+++ SUPPLIED DATA

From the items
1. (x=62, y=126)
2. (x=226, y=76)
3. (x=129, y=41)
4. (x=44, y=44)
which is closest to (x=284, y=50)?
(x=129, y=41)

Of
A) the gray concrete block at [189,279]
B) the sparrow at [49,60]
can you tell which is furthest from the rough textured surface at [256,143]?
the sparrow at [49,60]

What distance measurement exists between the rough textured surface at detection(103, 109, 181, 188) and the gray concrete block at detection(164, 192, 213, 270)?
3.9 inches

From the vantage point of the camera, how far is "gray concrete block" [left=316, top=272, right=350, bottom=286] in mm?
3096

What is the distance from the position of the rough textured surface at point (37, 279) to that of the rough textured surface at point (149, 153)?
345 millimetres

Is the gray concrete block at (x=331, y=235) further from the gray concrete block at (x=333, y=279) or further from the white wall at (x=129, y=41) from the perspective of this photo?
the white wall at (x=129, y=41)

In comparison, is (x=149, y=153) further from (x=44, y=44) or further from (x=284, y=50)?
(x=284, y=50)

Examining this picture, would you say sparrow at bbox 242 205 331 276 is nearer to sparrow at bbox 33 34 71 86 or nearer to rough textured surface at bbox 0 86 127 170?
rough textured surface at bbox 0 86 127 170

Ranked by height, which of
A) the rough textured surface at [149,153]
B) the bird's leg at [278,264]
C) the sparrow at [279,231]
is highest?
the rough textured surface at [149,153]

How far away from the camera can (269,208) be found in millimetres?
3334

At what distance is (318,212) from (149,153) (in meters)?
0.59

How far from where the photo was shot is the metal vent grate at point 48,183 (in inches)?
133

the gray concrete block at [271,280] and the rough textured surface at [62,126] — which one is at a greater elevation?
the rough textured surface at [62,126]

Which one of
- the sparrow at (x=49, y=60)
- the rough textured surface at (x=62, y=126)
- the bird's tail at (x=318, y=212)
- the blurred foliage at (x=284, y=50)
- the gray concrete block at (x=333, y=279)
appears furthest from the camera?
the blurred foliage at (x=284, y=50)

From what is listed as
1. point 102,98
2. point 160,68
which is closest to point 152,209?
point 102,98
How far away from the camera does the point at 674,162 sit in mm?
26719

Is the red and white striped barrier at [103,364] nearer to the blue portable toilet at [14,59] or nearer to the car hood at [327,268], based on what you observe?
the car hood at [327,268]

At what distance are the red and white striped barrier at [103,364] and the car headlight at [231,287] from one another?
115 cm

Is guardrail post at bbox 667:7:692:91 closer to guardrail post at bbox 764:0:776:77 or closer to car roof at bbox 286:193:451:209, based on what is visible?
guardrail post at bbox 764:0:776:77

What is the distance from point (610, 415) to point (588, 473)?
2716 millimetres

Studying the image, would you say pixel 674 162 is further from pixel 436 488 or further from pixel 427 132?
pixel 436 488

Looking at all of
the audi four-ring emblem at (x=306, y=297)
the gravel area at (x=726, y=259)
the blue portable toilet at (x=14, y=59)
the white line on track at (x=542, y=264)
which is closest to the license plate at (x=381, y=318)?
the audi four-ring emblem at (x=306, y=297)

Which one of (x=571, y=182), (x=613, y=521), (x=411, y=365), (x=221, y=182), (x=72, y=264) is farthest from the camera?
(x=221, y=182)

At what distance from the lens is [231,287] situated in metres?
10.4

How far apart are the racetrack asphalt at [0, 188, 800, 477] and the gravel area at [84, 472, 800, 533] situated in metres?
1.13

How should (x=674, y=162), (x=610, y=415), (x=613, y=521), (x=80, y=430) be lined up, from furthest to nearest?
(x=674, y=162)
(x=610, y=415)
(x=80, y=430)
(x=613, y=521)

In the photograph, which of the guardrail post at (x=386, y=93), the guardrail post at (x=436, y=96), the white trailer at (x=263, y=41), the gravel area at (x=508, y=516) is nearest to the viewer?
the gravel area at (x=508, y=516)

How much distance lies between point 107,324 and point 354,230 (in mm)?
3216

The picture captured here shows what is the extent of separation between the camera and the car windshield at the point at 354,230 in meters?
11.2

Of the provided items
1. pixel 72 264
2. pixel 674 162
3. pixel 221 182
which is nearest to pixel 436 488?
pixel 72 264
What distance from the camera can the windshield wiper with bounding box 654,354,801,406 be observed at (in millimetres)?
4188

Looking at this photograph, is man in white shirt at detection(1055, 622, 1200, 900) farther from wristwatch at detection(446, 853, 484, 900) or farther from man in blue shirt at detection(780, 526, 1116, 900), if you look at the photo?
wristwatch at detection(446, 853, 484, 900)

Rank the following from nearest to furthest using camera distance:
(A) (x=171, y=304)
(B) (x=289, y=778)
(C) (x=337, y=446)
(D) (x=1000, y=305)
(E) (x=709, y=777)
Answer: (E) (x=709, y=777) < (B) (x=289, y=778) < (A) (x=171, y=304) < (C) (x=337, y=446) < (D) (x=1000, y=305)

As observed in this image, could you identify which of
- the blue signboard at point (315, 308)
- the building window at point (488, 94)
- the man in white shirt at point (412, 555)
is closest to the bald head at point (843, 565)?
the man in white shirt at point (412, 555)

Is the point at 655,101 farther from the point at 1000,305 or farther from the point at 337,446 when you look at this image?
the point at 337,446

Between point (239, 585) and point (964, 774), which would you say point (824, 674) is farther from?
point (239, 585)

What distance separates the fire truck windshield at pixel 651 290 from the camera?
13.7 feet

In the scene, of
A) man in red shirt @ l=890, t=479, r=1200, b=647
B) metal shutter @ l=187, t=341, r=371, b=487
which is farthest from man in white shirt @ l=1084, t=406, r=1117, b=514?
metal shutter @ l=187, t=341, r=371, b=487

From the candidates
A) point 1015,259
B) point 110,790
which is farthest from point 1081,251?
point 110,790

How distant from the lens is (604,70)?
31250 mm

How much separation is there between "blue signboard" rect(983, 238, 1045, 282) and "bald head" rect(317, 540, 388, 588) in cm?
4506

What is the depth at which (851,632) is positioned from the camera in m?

++++++

▸ BRIEF: Transfer everything from the line containing "Of the provided items" down to the line containing "Answer: (E) (x=709, y=777)", requests included. Add 35 to every number in the answers, meaning the coordinates, the bounding-box values and the distance, and leave all other numbers unchanged.

▸ OUTPUT FOR THIS EXERCISE:
Of the provided items
1. pixel 72 264
2. pixel 674 162
3. pixel 221 182
which is nearest to pixel 436 488?
pixel 107 299
What distance from the camera can the windshield wiper with bounding box 654,354,801,406 be observed at (in millimetres)?
4223

Looking at this photograph, is man in white shirt at detection(1055, 622, 1200, 900) farther from wristwatch at detection(446, 853, 484, 900) or farther from man in blue shirt at detection(780, 526, 1116, 900), if you look at the photo?
wristwatch at detection(481, 888, 519, 935)

Rank the following from nearest to furthest using camera distance:
(A) (x=171, y=304)
(B) (x=289, y=778)
(C) (x=337, y=446)
(D) (x=1000, y=305)
(E) (x=709, y=777)
Answer: (E) (x=744, y=812) < (B) (x=324, y=813) < (A) (x=206, y=339) < (C) (x=372, y=481) < (D) (x=1035, y=340)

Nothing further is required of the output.